予備校生時代も長雨だった。
下着も靴下も洗ったものがなくなる寸前、
近所のコインランドリーに駆け込んだ。
『「待つ」ということ』鷲田清一著を読む。
「『「聴く」ことの力』の続篇」だそうで。
これはデプスインタビューや傾聴などが
業界内でブームになる前に書かれた本。
未読の人はぜひご一読を。
携帯電話の出現が「待つ」行為をなくした。
さて便利、合理的で片づけてしまっていいのか。
「待たなくてよい社会、待つことができない社会」。
その功罪を考える。
かつてはデートでも待ち合わせ場所、時間に相手が来るかどうか、
やきもきした。
自宅に電話してもいるわけないし。

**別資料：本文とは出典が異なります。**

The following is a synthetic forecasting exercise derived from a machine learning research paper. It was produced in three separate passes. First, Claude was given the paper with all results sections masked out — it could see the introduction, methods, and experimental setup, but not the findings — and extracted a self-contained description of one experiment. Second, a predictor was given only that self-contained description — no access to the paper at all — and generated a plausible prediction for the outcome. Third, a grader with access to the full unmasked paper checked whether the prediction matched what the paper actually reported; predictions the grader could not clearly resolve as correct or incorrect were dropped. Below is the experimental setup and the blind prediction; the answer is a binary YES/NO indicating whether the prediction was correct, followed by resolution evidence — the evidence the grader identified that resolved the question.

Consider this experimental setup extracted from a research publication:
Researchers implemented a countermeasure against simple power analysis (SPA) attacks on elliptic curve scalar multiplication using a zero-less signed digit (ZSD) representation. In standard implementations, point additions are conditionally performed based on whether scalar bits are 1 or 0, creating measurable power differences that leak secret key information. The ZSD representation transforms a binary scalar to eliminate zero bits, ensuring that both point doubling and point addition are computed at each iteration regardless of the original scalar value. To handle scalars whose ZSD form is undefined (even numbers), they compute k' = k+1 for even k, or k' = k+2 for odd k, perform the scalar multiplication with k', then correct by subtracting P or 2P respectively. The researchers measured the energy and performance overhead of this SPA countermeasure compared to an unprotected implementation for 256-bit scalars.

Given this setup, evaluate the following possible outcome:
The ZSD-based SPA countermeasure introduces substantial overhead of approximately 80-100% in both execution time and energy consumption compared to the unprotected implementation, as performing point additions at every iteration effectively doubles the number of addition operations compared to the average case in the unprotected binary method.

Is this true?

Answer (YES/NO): NO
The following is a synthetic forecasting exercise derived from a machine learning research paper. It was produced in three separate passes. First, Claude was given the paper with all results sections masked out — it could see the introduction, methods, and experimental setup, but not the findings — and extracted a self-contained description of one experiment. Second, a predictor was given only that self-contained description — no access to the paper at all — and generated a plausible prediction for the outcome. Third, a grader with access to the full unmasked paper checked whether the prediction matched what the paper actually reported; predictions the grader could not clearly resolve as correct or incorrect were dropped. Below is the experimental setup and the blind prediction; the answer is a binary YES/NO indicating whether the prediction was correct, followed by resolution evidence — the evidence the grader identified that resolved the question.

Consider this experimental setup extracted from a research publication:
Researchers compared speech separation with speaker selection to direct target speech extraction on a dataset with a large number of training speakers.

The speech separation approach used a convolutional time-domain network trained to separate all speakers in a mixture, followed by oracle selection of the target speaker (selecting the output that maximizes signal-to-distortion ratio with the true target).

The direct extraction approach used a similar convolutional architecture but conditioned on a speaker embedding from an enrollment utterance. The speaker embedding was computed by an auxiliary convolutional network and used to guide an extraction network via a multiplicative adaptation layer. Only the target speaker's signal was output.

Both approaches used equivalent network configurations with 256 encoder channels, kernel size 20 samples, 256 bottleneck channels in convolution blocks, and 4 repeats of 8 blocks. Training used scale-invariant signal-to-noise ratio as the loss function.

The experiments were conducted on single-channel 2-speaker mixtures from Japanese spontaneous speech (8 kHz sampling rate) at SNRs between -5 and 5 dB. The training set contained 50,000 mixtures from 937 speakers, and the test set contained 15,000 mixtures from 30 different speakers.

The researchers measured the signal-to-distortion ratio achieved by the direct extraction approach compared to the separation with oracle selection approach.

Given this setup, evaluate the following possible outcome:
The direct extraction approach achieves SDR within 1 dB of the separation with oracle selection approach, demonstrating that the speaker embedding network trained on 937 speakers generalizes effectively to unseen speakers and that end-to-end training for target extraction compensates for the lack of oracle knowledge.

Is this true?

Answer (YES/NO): NO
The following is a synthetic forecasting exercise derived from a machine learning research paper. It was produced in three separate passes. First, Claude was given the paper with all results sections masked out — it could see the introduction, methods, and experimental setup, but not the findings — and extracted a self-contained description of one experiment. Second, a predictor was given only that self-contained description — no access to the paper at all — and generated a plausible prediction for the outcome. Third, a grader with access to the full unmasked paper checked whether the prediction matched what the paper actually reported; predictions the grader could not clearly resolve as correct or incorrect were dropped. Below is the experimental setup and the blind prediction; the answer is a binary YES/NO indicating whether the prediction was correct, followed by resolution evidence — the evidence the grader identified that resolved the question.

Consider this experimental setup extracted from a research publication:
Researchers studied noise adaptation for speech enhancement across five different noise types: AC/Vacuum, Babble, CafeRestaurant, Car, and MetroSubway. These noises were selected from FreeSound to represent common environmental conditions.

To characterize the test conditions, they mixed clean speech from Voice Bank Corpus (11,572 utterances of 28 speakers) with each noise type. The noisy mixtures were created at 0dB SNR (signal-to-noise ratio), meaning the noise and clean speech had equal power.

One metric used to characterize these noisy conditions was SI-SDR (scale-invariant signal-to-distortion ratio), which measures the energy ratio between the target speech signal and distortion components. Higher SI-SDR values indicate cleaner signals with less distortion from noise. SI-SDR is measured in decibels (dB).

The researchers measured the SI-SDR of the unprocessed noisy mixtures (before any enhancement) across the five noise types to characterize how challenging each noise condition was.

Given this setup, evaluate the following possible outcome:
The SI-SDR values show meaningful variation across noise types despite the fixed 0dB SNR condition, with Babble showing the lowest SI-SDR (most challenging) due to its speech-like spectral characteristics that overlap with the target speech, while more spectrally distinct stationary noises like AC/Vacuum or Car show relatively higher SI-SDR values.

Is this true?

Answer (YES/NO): NO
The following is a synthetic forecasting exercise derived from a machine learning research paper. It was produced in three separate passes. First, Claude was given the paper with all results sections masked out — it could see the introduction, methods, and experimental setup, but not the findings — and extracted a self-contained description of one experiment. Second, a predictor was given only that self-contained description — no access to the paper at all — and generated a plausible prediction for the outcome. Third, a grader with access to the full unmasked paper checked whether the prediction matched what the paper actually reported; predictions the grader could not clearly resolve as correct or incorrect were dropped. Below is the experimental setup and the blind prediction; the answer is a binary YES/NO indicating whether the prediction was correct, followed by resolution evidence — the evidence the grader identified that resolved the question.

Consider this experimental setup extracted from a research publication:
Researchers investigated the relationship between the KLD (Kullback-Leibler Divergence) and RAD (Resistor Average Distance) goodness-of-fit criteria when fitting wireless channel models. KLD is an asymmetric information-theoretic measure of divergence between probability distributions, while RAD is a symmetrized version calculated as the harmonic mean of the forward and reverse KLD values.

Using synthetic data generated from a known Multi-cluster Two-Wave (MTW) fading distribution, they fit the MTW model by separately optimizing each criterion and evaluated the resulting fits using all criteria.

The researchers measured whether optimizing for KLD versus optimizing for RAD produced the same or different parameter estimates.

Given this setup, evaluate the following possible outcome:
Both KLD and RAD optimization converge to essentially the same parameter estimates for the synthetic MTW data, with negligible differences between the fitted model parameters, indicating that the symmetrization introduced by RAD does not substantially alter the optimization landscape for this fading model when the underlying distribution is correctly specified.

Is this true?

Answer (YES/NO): YES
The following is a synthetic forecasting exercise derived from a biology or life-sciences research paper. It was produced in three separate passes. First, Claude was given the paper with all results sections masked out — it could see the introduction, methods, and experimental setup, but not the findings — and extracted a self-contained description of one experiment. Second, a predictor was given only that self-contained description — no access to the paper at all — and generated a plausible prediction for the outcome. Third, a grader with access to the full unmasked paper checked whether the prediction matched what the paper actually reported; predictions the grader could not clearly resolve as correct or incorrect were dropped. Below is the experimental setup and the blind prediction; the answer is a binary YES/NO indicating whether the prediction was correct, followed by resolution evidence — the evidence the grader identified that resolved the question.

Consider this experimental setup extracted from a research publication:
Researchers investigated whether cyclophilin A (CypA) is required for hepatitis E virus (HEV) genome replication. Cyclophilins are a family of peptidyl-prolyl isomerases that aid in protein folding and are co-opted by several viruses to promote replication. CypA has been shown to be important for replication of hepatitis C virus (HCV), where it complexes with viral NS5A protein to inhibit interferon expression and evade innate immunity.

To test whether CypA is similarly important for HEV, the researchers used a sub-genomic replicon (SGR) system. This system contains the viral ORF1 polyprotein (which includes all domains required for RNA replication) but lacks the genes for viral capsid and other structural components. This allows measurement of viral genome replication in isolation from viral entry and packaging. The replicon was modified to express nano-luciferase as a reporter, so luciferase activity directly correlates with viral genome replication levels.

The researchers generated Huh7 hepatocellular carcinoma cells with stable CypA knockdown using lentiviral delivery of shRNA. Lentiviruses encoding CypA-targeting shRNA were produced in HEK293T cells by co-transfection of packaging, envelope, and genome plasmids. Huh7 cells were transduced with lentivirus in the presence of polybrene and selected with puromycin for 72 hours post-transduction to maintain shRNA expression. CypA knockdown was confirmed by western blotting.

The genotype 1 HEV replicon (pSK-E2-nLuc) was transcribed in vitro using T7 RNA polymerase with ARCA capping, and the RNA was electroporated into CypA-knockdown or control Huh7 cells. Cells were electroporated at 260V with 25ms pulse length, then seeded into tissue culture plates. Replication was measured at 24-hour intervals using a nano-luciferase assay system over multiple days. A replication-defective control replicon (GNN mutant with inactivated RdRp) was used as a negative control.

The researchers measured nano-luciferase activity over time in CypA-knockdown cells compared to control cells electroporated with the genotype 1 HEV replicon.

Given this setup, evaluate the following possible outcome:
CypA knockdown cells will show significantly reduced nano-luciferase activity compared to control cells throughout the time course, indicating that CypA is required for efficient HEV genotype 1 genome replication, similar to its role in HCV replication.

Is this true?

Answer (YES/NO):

いたこともあったけど。
待つことは受け身で無駄なことなのだろうか。
作者は否定する。
「「育児」といういとなみ」も待つことだと述べている。
大人になって親元を離れる日までただ待つのみ。
それが、なかなか待てない。
Webサイトでも画面が重たいと
すぐ別なサイトへ行ってしまう。
作者は「河瀬直美監督の『沙羅双樹』の父親の」会話を引用する。
「忘れてええことと、忘れたらあかんことと、ほいから忘れなあかんこと」
人生の処し方の名言だと思う。
老いと待つことの論考。
「年をとると記憶は一枚の絵に近づく」
「英国の作家、E.M.フォスターの晩年の言葉」だそう。
どういうことかというと、老いると
「あらゆる時が一枚の絵のように、遠近の奥行きもなく同じ平面に
点在しているような事態である。―略―<時>は流れていない。<時>は過去という不在から現在へ、現在から未来へというふうに、それら不在と現在をつないでゆきながら持続するものとしては現象していない。だからそこからは<待つ>が消失してしまう」
誰もが通る道。
『「聴く」ことの力』同様カバー写真が植田正治。
内容と見事にマッチングしている。
YouTubeであみんの『待つわ』を聴く。